According to Di Lollo, this is not participating in the change.

“Trying to hold out against that change could result in them losing everything instead of embracing and evolving with change,” he said.

Di Lollo knew he was working a tough room and acknowledged that what he had to say probably wasn’t going to please many of the crowd.

He had many shifting in their seats as he said the resource industry needed to not only accept the MRRT but that it needs to embrace it.

“I’m not here to change your opinion, so don’t get too upset about what I have got to say, but by the end I hope to challenge some traditional thinking,” Di Lollo said.

“We have got this problem now in the two speed economy that we’ve been talking about for a long time that now is really not going to go away.

“This is a problem for the entire Australian economy, including the energy and resources industry.

“We have to make the choice of either choosing to try and haul back the tide or…choosing to surf the wave instead.

“I think surfing the wave can make us all really prosperous, but if we are going to do this it is going to upset a lot of the traditional old ways of the economy.”

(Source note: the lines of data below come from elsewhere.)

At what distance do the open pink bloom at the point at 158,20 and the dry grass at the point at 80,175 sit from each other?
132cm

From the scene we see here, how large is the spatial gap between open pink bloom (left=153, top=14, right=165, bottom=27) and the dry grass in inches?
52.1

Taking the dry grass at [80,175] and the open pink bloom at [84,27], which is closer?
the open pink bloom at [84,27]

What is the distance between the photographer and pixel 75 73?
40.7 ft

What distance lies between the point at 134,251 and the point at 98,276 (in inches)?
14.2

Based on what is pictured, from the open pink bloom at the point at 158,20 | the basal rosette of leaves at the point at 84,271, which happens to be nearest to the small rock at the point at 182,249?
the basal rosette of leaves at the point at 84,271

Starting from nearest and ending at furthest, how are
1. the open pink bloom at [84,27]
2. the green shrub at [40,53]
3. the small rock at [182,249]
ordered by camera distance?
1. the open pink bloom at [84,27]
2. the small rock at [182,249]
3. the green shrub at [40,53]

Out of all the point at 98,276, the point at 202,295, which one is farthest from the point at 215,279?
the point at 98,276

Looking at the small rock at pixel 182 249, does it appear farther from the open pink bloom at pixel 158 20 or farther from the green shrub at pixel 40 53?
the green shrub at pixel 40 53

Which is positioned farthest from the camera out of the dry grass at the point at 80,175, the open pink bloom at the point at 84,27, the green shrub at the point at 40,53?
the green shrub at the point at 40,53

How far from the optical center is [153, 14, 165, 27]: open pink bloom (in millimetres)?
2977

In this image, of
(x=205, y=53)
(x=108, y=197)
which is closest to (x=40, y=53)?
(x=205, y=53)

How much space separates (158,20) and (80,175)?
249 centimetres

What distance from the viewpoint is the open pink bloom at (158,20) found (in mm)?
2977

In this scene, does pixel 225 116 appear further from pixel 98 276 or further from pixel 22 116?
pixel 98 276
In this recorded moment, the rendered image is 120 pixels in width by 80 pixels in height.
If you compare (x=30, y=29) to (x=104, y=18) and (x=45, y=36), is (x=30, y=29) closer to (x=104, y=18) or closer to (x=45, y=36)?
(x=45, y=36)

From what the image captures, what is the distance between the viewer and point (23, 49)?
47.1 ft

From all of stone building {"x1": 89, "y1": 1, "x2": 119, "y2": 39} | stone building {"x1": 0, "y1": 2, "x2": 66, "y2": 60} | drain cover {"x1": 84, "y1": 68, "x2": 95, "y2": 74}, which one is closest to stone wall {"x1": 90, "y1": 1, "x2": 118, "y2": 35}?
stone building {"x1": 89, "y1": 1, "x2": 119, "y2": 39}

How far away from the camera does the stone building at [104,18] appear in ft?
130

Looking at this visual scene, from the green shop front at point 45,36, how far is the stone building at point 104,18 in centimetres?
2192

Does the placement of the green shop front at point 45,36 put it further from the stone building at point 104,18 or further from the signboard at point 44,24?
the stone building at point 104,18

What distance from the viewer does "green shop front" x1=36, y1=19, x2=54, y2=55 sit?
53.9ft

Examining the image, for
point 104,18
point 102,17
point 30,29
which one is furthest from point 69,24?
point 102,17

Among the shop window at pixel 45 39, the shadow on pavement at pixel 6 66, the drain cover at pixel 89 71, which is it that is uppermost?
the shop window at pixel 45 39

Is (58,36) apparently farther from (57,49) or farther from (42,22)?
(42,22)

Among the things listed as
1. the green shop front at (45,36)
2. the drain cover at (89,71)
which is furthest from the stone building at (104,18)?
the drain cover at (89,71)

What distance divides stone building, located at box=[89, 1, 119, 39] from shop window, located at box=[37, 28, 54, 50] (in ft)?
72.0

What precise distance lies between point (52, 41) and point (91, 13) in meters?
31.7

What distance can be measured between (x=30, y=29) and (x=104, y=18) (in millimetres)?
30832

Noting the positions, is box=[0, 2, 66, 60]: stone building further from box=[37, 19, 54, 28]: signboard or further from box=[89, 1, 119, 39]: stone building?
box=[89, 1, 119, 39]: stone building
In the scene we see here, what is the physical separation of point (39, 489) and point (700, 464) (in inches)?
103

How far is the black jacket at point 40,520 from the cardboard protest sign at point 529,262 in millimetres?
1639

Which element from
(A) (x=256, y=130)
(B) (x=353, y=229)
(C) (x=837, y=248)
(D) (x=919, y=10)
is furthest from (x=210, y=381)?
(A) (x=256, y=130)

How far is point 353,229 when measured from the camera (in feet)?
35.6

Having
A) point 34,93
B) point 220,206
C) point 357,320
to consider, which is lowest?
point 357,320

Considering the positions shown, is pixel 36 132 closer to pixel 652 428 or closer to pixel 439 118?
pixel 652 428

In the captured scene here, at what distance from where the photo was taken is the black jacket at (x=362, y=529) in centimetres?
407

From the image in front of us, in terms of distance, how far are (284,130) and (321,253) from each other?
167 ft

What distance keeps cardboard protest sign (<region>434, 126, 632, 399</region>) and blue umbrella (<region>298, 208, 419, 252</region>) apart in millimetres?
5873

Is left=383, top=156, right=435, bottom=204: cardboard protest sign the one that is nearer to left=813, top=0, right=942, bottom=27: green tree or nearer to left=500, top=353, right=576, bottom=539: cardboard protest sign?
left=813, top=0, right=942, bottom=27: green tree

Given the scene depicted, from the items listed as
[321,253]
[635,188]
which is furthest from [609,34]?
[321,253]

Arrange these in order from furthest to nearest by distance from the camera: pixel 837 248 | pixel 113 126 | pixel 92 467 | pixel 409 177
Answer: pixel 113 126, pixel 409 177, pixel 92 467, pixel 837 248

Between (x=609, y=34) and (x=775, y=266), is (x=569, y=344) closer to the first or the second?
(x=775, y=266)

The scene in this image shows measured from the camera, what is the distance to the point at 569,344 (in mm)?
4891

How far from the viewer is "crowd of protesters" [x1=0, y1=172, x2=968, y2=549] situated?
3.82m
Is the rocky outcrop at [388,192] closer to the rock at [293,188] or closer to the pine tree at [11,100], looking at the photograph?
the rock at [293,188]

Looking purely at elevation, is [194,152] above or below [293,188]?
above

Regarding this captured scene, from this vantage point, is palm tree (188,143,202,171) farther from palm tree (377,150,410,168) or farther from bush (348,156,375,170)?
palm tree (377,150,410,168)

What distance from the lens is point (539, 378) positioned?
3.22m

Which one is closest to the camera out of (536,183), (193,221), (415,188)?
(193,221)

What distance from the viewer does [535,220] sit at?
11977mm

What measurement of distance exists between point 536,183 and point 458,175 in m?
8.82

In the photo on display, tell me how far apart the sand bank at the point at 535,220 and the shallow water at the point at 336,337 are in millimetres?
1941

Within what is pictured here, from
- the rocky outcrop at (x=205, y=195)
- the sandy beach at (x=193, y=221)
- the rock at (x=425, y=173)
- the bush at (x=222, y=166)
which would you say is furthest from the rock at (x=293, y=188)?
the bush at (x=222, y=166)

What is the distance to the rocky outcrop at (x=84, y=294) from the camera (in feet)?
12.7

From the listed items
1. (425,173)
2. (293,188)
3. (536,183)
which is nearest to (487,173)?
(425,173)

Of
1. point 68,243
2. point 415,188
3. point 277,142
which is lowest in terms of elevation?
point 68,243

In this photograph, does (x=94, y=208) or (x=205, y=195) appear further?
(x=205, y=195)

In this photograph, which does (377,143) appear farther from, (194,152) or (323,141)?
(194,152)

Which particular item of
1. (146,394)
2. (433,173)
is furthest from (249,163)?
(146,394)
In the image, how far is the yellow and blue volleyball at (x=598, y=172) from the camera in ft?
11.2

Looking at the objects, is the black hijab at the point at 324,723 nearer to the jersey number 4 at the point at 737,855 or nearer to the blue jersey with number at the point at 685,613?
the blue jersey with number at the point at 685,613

Di Lollo said the carbon constrained economy approaching Australia was not going to go away, instead it will soon be here and all of us, across all sectors from all schools of thought are going to have to get used to it.

He said it will be here regardless of what anybody may think about the science of climate change and that it doesn’t actually matter, because the shift in the economic landscape has nothing to do with climate change.

“It is the economic changes that are coming with a carbon constrained economy, globally,”
 he explained.

“In Australia, we are going to be harder hit than just about any other country and like it or not we are going to have to do something to help our economy.

“Carbon pricing is a simple and smart way of doing it, and I would say that carbon pricing and a rigorous minerals sector go hand in hand.

“Carbon pricing, and addressing the emissions issue, allows the industry to go ahead in a new economy.

“In other words, to not try to haul back change, but embracing that change and moving forward.”